Health
Better mental health treatments urged
■ The need for new diagnostic and treatment tools prompts a federal report and a sharpened focus by a research center.
By Susan J. Landers — Posted Nov. 21, 2005
- WITH THIS STORY:
- » Ideas for improvement
- » Related content
Washington -- Diagnosing depression correctly is generally a matter of asking the right questions.
While many other diseases can be detected via blood tests or various scans, a clinical diagnosis is still the way to identify this common mental illness, said Karen L. Swartz, MD, assistant professor of psychiatry at Johns Hopkins University School of Medicine in Baltimore.
But trying to incorporate this often lengthy process is among the biggest challenges for the time-strapped primary care physician, she said. Dr. Swartz is the director of clinical programs at Johns Hopkins' new mood disorders center.
Mental health and substance abuse treatment, long the poor stepchildren of the nation's health care system, received increased attention Nov. 1 as Johns Hopkins announced it was mounting a new offensive to find effective treatments for mood disorders and as an Institute of Medicine panel released a new report urging improvements in the way mental health and substance abuse treatment is delivered.
The IOM report, "Improving the Quality of Health Care for Mental and Substance-Use Conditions," took broad aim at issues that hamper the delivery of appropriate care to the millions of Americans who require treatment for mental illness or for the inappropriate use of alcohol and drugs.
Mental health and substance abuse disorders cause more than 33 million Americans to seek care each year, the IOM report said. But the care they receive is not as good as it could be.
"America will not have a high-quality health system if equal attention is not given to mental health issues and substance abuse problems," said Mary Jane England, MD, president of Regis College in Weston, Mass., and chair of the panel that produced the report.
Among its recommendations, the panel urged physicians and other professionals to adhere to clinical practice guidelines, to use valid and reliable patient questionnaires to assess the progress and outcome of treatments and to work as a member of a team to coordinate patient care.
The panel also asked the Dept. of Health and Human Services to disseminate scientific evidence on effective treatments for mental health and substance abuse and to develop an infrastructure for measuring and improving the quality of care.

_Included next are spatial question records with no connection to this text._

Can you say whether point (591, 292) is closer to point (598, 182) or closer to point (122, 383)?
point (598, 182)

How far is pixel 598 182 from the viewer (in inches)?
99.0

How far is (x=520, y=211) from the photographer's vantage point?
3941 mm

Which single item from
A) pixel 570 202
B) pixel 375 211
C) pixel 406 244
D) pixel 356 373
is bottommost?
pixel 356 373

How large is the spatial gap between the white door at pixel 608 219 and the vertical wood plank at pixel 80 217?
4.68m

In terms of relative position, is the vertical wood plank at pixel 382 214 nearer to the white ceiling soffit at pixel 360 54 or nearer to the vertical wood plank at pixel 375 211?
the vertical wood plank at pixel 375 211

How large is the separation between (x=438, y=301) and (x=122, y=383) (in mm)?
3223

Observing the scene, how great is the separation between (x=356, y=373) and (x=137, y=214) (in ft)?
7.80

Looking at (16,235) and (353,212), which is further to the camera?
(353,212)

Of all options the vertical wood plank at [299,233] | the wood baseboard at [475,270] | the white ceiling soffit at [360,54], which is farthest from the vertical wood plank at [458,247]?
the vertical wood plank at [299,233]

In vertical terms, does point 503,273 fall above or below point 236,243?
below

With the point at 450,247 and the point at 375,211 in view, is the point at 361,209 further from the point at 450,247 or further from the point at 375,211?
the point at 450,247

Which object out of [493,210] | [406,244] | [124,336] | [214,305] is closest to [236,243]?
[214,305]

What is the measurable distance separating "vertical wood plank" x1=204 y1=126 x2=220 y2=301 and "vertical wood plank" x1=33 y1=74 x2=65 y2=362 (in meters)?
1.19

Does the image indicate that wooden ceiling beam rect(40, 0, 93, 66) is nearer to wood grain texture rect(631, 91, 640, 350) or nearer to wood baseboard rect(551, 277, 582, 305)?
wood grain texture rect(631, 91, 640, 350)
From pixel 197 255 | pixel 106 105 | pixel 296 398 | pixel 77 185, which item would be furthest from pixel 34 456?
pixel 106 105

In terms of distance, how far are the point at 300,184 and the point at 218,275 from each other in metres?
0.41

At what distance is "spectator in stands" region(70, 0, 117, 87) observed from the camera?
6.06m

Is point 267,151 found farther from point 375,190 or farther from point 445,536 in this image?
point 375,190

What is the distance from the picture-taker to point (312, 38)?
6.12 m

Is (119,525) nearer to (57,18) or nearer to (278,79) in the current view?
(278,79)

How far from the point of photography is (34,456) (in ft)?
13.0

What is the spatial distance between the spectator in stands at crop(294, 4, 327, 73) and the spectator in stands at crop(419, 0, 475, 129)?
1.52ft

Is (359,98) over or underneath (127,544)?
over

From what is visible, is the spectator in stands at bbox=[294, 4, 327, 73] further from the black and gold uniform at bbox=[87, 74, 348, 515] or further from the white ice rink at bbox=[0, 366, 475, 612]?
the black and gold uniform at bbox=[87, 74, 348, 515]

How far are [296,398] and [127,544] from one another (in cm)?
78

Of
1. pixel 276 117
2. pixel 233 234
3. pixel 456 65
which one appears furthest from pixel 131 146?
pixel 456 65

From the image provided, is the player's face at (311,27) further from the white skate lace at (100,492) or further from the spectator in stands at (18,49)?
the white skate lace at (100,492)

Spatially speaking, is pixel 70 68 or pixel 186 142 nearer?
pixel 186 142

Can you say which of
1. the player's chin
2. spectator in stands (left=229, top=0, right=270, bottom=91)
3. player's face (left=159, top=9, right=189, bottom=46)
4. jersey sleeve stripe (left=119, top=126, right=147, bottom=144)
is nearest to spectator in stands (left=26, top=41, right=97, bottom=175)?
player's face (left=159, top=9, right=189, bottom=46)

There is no question that better treatments are needed, Dr. Swartz said during a Nov. 1 panel discussion on mood disorders.
"We know that depression and bipolar disorder are extremely common," she said. "And there are not a lot of quality treatments."
Delving deep for diagnoses
The new Johns Hopkins center was founded because current treatments for mood disorders are unacceptable, said J. Raymond DePaulo Jr., MD, a co-director of the center and chair of Johns Hopkins' Dept. of Psychiatry. He compared the current state of treatment for these ills to cancer treatment 35 years ago. "While that war [against cancer] hasn't been won yet, we understand it a lot better," he said. He would like to see the same thing happen with depression and other mental illnesses.
Diagnoses for depression are made by recognizing a group of symptoms that include changes in sleep and energy levels. But sorting through those symptoms can be perplexing. For example, "only 50% of people with depression describe themselves as depressed," Dr. Swartz said.
While symptoms such as crying are likely to prompt a diagnosis of depression, a lack of emotion can also be an indicator, but it is not as likely to elicit an accurate diagnosis.
"These are the limitations of our having a clinically based diagnosis. It doesn't mean you can't do it. But it takes time," Dr. Swartz said.
Even with all of its pitfalls, the diagnosis for depression is more straightforward than is the diagnosis for bipolar disorder. While its expansive, often over-the-top energetic phase might not bring a patient to the physician's office, the depressive phase might, thus setting up the possibility that a person with bipolar disorder could be misdiagnosed with depression, she said.
Plus, even if an accurate diagnosis is made, hurdles remain before an optimal treatment is found. Whereas lab tests for illnesses such as urinary tract infections can steer a physician toward an effective antibiotic, treatments for mood disorders are much less clear.
In addition, medications could take four to six weeks to make a difference in a patient's life, while side effects can occur right away, making it difficult to persuade a patient to stick with a treatment course.
Close follow-up is needed with weekly calls, perhaps placed by a nurse, to determine the effectiveness of treatment.
Education is also key, Dr. Swartz said, and for six years she and her colleagues have been traveling to high schools throughout central Maryland, southern Pennsylvania and Washington, D.C., to teach students, teachers and parents about teenage depression and bipolar disorder.
They present a three-hour curriculum to help teens recognize depression in themselves and their friends. The good news is that the course seems to be working, and studies have shown it increases knowledge and changes students' attitudes about depression, Dr. Swartz said.